GESTELLTE AUFGABE A:
Beantworte zum Text über die frühen Kompositionen diese Fragen:
(i) Wer nahm "Kossuth" sofort zur Aufführung in Manchester an?
(ii) Wer spielte die Violinsonate in Wien zum ersten Mal?
(iii) Um welchen Preis ging es 1905 in Paris?
GESTELLTE AUFGABE B: Benenne im Text über die frühen Kompositionen "Manchester" in "Budapest" um. Schreib dann den Teil von "Unter diesen Einflüssen" bis "dem Jahre 1905." neu auf.

VORLIEGENDER TEXT:
--------

Unter diesen Einflüssen komponierte ich im Jahre 1903 eine
symphonische Dichtung, betitelt "Kossuth", welche Hans Richter sofort zur
Aufführung in Manchester annahm (Februar 1904). In dieser Zeit entstand ferner
auch eine Violinsonate und ein Klavierquintett, erstere durch Rudolf Fitzner in
Wien, letztere durch das Prill-Quartett uraufgeführt. Diese drei Werke blieben
unveröffentlicht. Dieser Epoche gehören noch an: die im Jahre 1904 komponierte
"Rhapsodie für Klavier und Orchester op. 1, mit welcher ich mich im Jahre 1905
in Paris ohne Erfolg um den Rubinstein-Preis bewarb; ferner die I. Suite für
großes Orchester aus dem Jahre 1905.

--------

Gespeicherte Datensätze:
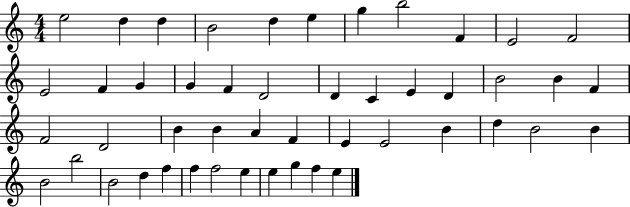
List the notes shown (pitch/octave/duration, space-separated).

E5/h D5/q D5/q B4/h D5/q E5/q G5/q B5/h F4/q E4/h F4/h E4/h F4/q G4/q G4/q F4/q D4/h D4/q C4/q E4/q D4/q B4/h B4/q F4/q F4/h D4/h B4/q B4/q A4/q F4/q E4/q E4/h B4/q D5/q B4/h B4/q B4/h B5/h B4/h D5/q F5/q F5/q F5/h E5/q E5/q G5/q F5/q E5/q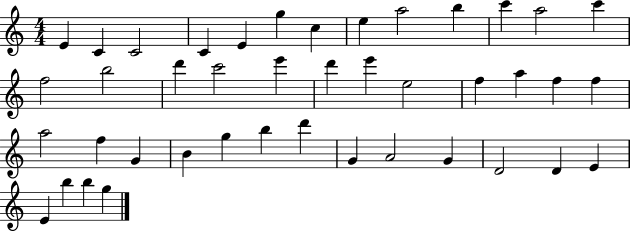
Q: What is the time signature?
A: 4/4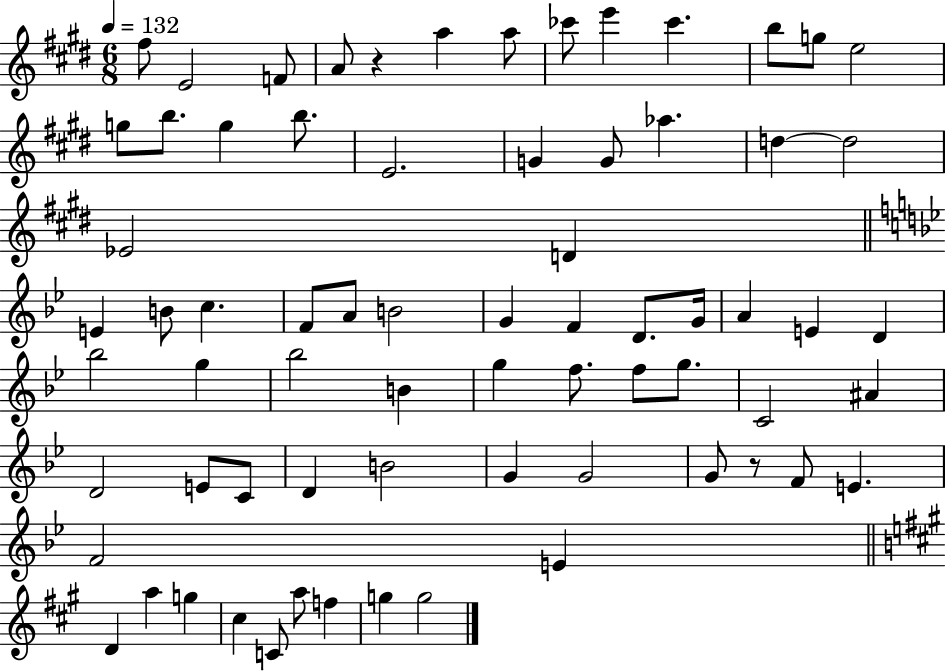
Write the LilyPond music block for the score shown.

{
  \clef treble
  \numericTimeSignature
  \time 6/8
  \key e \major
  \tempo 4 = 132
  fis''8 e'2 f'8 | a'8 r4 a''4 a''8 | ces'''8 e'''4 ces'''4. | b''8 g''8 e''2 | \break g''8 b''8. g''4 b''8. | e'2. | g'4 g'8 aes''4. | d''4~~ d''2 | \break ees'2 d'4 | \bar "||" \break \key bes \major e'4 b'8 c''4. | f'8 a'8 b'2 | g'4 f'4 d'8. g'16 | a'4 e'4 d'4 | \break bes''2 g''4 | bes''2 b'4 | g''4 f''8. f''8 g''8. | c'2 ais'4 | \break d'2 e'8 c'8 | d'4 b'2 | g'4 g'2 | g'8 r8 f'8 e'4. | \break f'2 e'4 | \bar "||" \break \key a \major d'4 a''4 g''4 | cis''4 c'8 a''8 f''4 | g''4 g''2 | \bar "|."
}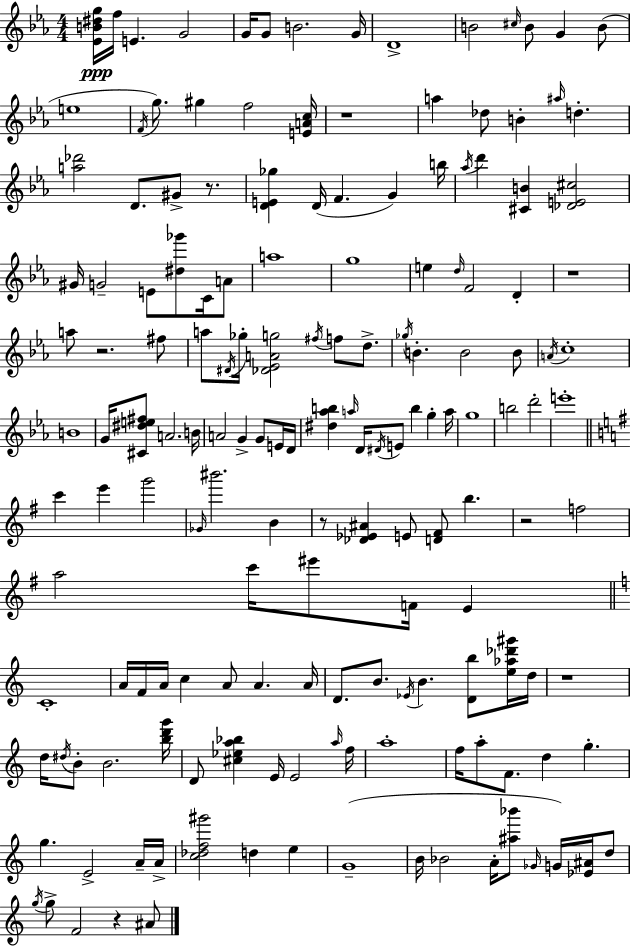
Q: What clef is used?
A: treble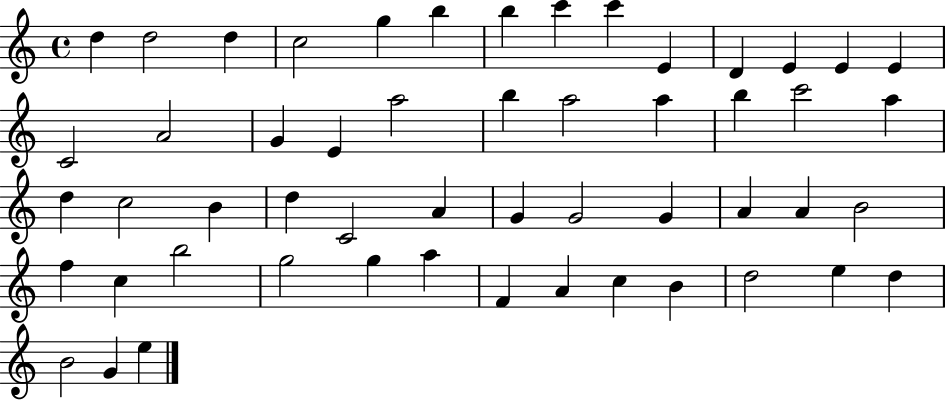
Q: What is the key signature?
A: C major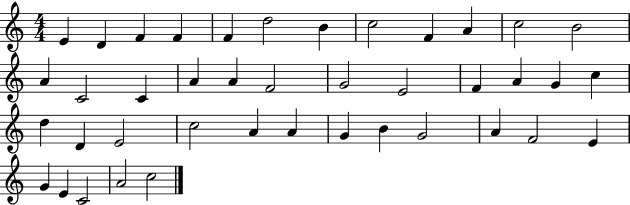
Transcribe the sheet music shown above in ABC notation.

--------

ANTWORT ZUR AUFGABE A:
(i) Hans Richter
(ii) Rudolf Fitzner
(iii) Um den Rubinstein-Preis

ANTWORT ZUR AUFGABE B:
Unter diesen Einflüssen komponierte ich im Jahre 1903 eine
symphonische Dichtung, betitelt "Kossuth", welche Hans Richter sofort zur
Aufführung in Budapest annahm (Februar 1904). In dieser Zeit entstand ferner
auch eine Violinsonate und ein Klavierquintett, erstere durch Rudolf Fitzner in
Wien, letztere durch das Prill-Quartett uraufgeführt. Diese drei Werke blieben
unveröffentlicht. Dieser Epoche gehören noch an: die im Jahre 1904 komponierte
"Rhapsodie für Klavier und Orchester op. 1, mit welcher ich mich im Jahre 1905
in Paris ohne Erfolg um den Rubinstein-Preis bewarb; ferner die I. Suite für
großes Orchester aus dem Jahre 1905.